A pergunta que ninguém está fazendo é simples: e se os empresários não absorverem esse dispêndio?
A matemática cruel do repasse
Seu João tem uma rede de supermercados no Ceará. Distribui R$ 100 milénio mensais de lucro. Com a novidade lei, R$ 5 milénio vão pro governo (10% sobre os R$ 50 milénio que excedem o limite).
João tem três opções: admitir lucrar menos, trinchar custos ou aumentar preços. Adivinhe qual ele escolhe?
A Confederação Vernáculo do Negócio já alertou: empresas brasileiras operam com margens apertadas. Quando o dispêndio tributário sobe, o repasse ao consumidor é automático.
No varejo, analistas do Itaú estimaram que lojas precisarão subir preços até 3% para indemnizar mudanças tributárias recentes. Para uma família que gasta R$ 800 no mercado, são R$ 24 a mais por mês. R$ 288 por ano.
Quem realmente paga a conta
Tributar dividendos não afeta só bilionários. Afeta donos de farmácias, mercadinhos, padarias. Empresários médios que empregam milhões de nordestinos.

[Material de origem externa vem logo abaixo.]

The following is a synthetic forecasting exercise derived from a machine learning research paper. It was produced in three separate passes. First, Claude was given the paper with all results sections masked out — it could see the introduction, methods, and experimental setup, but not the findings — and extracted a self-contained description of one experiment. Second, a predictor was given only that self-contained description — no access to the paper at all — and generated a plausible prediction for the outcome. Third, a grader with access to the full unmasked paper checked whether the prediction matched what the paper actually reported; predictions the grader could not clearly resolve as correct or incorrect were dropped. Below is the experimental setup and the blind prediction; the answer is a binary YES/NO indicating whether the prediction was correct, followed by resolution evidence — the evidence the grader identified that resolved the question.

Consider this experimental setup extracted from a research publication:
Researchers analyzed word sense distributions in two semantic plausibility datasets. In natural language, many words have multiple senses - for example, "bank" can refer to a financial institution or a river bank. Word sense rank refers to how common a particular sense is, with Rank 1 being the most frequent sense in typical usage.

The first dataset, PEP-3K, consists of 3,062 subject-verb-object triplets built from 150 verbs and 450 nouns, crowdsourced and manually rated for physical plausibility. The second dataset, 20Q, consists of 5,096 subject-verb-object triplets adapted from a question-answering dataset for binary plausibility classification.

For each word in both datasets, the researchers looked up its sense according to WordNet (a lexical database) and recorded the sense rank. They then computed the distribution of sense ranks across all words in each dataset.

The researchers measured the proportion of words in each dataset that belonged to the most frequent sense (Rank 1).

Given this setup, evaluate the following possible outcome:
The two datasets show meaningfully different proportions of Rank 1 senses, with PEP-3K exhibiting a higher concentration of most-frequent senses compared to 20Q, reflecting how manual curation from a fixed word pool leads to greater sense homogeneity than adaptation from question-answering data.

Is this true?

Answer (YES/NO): NO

E quando a conta aperta, preços sobem, investimentos congelam, vagas somem. Enquanto isso, o verdadeiro super-rico tem contador, holding, planejamento sofisticado. Ele não sente. Quem sente é o consumidor da feira livre.
Segundo o Sebrae, até 30% do preço final no Brasil é constituído por tributos. E uma vez que nossa trouxa tributária é concentrada no consumo, quem ganha menos paga proporcionalmente mais.
Um trabalhador de R$ 3 milénio gasta tudo em consumo substancial, tributos comem 20-25% da renda. Um executivo de R$ 50 milénio poupa e investe, tributos pesam 5-8%.
Quanto mais pobre, maior o impacto.
A embuste da "justiça tributária"
Ninguém é contra ricos pagarem impostos. O problema é uma vez que se faz isso. Tributar dividendos sem tributar patrimônio, legado, grandes fortunas é maquiagem.
Cria a ilusão de que "o rico vai remunerar" quando, na verdade, o ônus vai pro preço. E preço superior quem sente é a dona de lar de Juazeiro, o motoboy de Sobral, o jubilado de Caucaia.
E agora?
Se você é consumidor, prepare o bolso. Se você é empresário, converse com contador sobre estratégias legais (lucros de 2025 aprovados até 31/12 ficam isentos até 2028).
Mas a verdade dura é essa: quando o governo aperta um lado, o aperto escorre pro outro. E no Brasil, o "outro lado" sempre foi o mais fraco.
Tributação justa não é cobrar mais de quem já paga. É fazer quem nunca pagou estrear a remunerar. Enquanto não houver imposto sobre grandes fortunas e heranças milionárias, taxar dividendo de empresário médio é enxugar gelo.
O pobre comemora isenção de IR até R$ 5 milénio. Mas chora quando o pão sobe 10% no ano que vem. A conta sempre fecha. A questão é: em qual bolso?
Esse texto reflete, exclusivamente, a opinião do responsável.